Orby develops AI agents for the enterprise
Orby AI, co-founded by Bella Liu and William Lu, is developing a generative AI platform to automate business workflows, emphasizing real-time learning and adaptive automation, with a focus on improving productivity and handling low-level decision-making, and has recently raised $30 million in Series A funding to position itself uniquely in a competitive market.
People have praised AI “agents,” which are generative AI models that can do things on their own, like copying information from an email and pasting it into a spreadsheet. They have been called productivity boosters.
Since models often get things wrong, that might not be the best idea yet. But at least some founders, analysts, and investors are sure that agents are the next big thing in generative AI.
Two of these founders are Bella Liu and William Lu. For their company, Orby AI, they are developing a generative AI platform that aims to automate various business workflows, including data entry, document processing, and form validation.
A lot of startups, like Parabola, Tines, the IBM-backed Induced AI, and Tektonic AI, make tools that can automate boring, repetitive back-office tasks.
Even established companies, such as Automation Anywhere and UiPath, have begun to use AI to compete with the generative AI market.
Liu and Lu say that Orby’s technology is unique because it can learn and change workflows in real-time, as well as figure out patterns and connections in an organization’s unstructured data.
Liu, Orby’s CEO, said, “Our platform watches how workers do their jobs so that it can automatically make automation for complicated tasks that need some level of reasoning and understanding.” “We install an AI agent on a worker’s computer, which observes, learns, and creates automation, adapting its model as it acquires more knowledge.”
Liu and Lu say that when they made Orby, which came out of stealth in 2023, they wanted to make an AI that could understand some of the low-level decisions that workers were making and take those decisions away, so employees could focus on more important things.
Liu used to be in charge of AI and automation at IBM, where he planned products and oversaw AI-related mergers and acquisitions. He was also the director of AI product management at UiPath. Lu used to be a systems engineer for Nvidia.
He then became an engineering lead at Google Cloud and helped to design generative AI technology for extracting data from documents and databases.
Orby’s secret sauce is a cloud-based generative AI model, fine-tuned to do customer tasks like validating expense reports.
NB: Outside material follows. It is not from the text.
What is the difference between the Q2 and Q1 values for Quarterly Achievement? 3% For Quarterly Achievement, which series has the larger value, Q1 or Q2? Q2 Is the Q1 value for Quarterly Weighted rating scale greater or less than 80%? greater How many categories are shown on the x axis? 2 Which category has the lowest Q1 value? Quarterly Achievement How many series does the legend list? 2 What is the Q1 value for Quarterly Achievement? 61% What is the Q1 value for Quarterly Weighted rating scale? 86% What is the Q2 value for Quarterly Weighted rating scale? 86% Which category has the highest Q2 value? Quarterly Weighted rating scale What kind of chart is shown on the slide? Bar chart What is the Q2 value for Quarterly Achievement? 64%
Part of the model is based on symbolic AI, a type of AI that uses rules, like mathematical theorems, to figure out how to solve problems.
Symbolic AI can be rigid and slow by itself, especially when dealing with big, complicated data sets.
To work well, it requires well-defined knowledge and context. However, recent studies have demonstrated its potential to enhance the scalability of traditional AI model architectures.
Liu said, “For the past two years, we’ve been working on this AI model and have had successful tests.” “There aren’t many companies that solely focus on generative AI and approach the business world with a comprehensive solution.” “We are one.”
Liu claims that Orby’s model can adapt intelligently to workflow changes, like updating an app’s user interface, by analyzing how workers use APIs and their browsers.
Having software track every move an employee makes sounds like a privacy nightmare waiting to happen. Liu asserts that Orby utilizes customer data to enhance its model, encrypting it both during transmission and storage.
Orby’s Strategic Moves Amidst a Challenging Industry Landscape
Orby is in a tough industry. New Enterprise Associates and Wing led a $30 million Series A funding round, and sources indicate the company’s current valuation exceeds $100 million. Agentic AI, coming soon from generative AI giants like OpenAI and Anthropic, has made things less likely for both large and small players.
Adept is a startup that is making AI agents for business applications. Rumors suggest that Microsoft plans to acquire the company before it releases a single product. Amazon and Google both released AI agent tools without much fuss.
In other news, UiPath’s sales dropped sharply in its most recent fiscal quarter, even though the company has been stepping up its generative AI efforts over the past year.
According to Liu, Orby can win if they take a planned approach to going to market. She says that the company is already making money from about a dozen customers and plans to use its $35 million war chest to hire more people to join its 30-person team in Mountain View.
She stated that we are using the money to expand our technical, customer service, product, and go-to-market teams. “Enterprise customers can’t get enough of generative AI solutions that boost business performance.
They’re just figuring out how to best use the technology right now before rolling it out across their whole company.”